Anyway, we were immediately upgraded to Saturday night and continued to bring in good crowds each week. Yet, we had to endure the “we wish we could pay you more” speech after each concert. I thought we were being paid well. I just wanted to go home and go to bed.

In addition to playing regularly at the New Philosophy, we occasionally played other venues. The most memorable one was a house warming party that Billy set up for us. He had some friends whose house in the East end of town had been blown away in the April 3, 1974 tornadoes that wreaked havoc throughout Louisville. They were rebuilding. When they got the house to the point that there was a roof and electricity, they decided to have a house warming party. We had to plug our equipment into electrical receptacles hanging from the rafters. It was a big deal; lots of people were there. The hosts had set up several long tables just loaded down with foods of all kinds. It was all I could do to stay with the band rather than graze at the trough. All went well. We even had the obligatory drunk insisting we play some song we didn’t know how to play.

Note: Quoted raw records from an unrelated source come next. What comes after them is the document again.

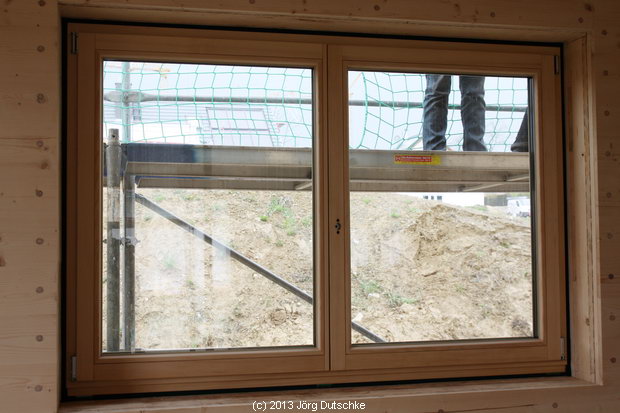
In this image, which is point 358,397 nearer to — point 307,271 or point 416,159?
point 307,271

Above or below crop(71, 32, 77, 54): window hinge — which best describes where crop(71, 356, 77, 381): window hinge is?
below

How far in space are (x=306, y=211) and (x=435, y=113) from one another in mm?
727

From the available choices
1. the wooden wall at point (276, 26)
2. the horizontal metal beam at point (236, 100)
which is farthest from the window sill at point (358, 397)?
the horizontal metal beam at point (236, 100)

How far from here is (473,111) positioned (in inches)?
96.1

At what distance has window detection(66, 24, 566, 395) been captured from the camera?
2.19 m

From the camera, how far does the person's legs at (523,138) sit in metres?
2.49

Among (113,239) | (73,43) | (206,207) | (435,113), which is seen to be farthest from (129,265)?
(435,113)

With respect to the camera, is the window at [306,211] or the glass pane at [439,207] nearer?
the window at [306,211]

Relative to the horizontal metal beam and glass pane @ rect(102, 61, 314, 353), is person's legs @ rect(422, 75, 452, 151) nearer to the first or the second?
the horizontal metal beam

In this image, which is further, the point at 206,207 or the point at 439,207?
the point at 439,207

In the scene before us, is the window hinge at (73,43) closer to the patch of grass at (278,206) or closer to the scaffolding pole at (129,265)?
the scaffolding pole at (129,265)

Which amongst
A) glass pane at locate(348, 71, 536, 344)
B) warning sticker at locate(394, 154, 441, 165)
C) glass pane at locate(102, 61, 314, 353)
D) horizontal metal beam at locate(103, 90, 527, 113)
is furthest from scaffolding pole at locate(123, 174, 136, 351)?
warning sticker at locate(394, 154, 441, 165)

I remember another gig we had at a large apartment. There were a lot of weed-smoking young people there. The highlight of the evening, for me, was when we were playing a bluegrass song that had a particularly hard banjo run in it. Sometimes I would nail it and other times I wouldn’t. Well, I nailed the first half of it and the crowd went crazy. This threw me off causing me to flub the second half of it. Oh, well, as a boss of mine used to say: “More Fun!”

I remember finding a seat on a crowded couch during a break. The next thing I knew a joint was being passed to me from my left. Since I didn’t smoke, I took it and immediately passed it to the person on my right. Interestingly, this is exactly what I now do when I am at church and the Lord’s Supper is passed to me. Hmmm.

I had always heard about the peer pressure that would be applied if you didn’t join in on the vice everyone else was engaging in. But you know, I don’t recall ever being pressured. I was in a number of situations where booze was being drunk and marijuana was being smoked. It was the way of the day. Yet I don’t remember anyone ever urging me to partake. Perhaps all the people I was around understood that just meant more for them.